The purpose of constraints is to introduce semantics into the model that is not included in the grammar. For example, a circular reference cannot be prevented by grammar or in the best case such grammar will decrease parser performance significantly due to necessary and potentially very long look-aheads. Therefore, a check for a circular reference can be done more efficiently after the parsing phase, after the whole model is completely constructed. Another type of constraint is the *type* constraint.

All constraints in SCL are implemented as textX model processors that are registered in the internal module `src/virtmat/language/metamodel/processors.py`. The individual constraint processors are located in the folder `src/virtmat/language/constraints` and registered in the module `src/virtmat/language/constraints/processors.py`. One example of such constraints is to check validity of types in `check_types_processor(metamodel)`. Other kinds of constraints are defined in the same folder and registered in the same module.
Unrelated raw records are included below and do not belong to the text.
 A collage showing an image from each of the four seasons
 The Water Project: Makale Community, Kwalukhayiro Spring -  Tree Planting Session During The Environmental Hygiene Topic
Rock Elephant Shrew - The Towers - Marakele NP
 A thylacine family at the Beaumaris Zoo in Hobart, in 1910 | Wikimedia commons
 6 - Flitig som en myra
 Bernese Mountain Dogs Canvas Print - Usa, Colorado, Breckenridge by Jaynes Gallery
## Write serialization classes for new types

It can happend that for the language extension some language *parameters*, i.e. textX model objects with defined `value` property, have a new type. This new type has to be added to the internal module `src/virtmat/language/utilities/typemap.py` and mapped to the relevant Python type (class). For the Python class of such new type, a serialization class has to be written. The location of the serialization classes is `src/virtmat/language/utilities/serializable.py`. The serialization class is a subclass of the relevant Python class, that is the value type of the corresponding textX object, and of the base class [`FWSerializable`](https://materialsproject.github.io/fireworks/fireworks.utilities.html#fireworks.utilities.fw_serializers.FWSerializable). It provides the attribute `_fw_name` and implementations of the methods `to_dict()` and `from_dict()`.

The `to_dict()` method is used to serialize the values of the relevant textX objects for use in the workflow management system or for storage in the database or in a file in JSON format. When this method is changed or new serialization classes are added then the `DATA_SCHEMA_VERSION` must be incremented. The method must be decorated with `@versioned_serialize`.
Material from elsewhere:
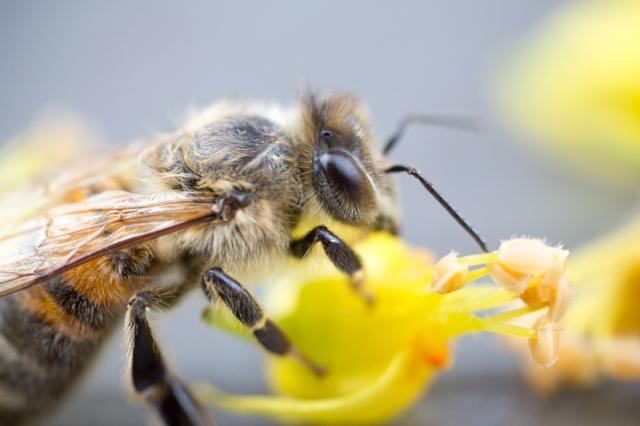 abeille29-7-16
The `from_dict()` is used to deserialize (re-construct) the thus serialized objects. If breaking changes are made in the serialization schema after some `version` then this method is further provided under the name `from_dict_{version}` and the `from_dict()` is decorated with `@versioned_deserialize` to maintain compatibility. A list of supported schema versions is maintained in `versions['data_schema']` in `compatibility.py`.

The `_fw_name` attribute is used for automatic recursive serialization and deserialization by the workflow management system using generic methods such as `load_object()`.

## Write print formatters for new types

For every new type, a print formatter has to be written in the module `src/virtmat/language/utilities/formatters.py`. The formatter returns a string representation of the model object value matching the common rule corresponding to the metamodel class of the object. For example, the value of the model object of class `Series` has `Series` type, and is represented by the Python class `pandas.Series`. The value of the model object, that is a `pandas.Series` object is represented by the formatter in a string like `(a: 1, 2, 3)` and this is how the value is displayed on the screen.

## Add the test inputs to the tests

The test inputs should be used to create test functions for `pytest` in the top-level folder `tests`. These tests will be run every time and ensure that the newly added features will be working after every change.

## Write documentation

Write about the language extensions in the top-level `docs` folder.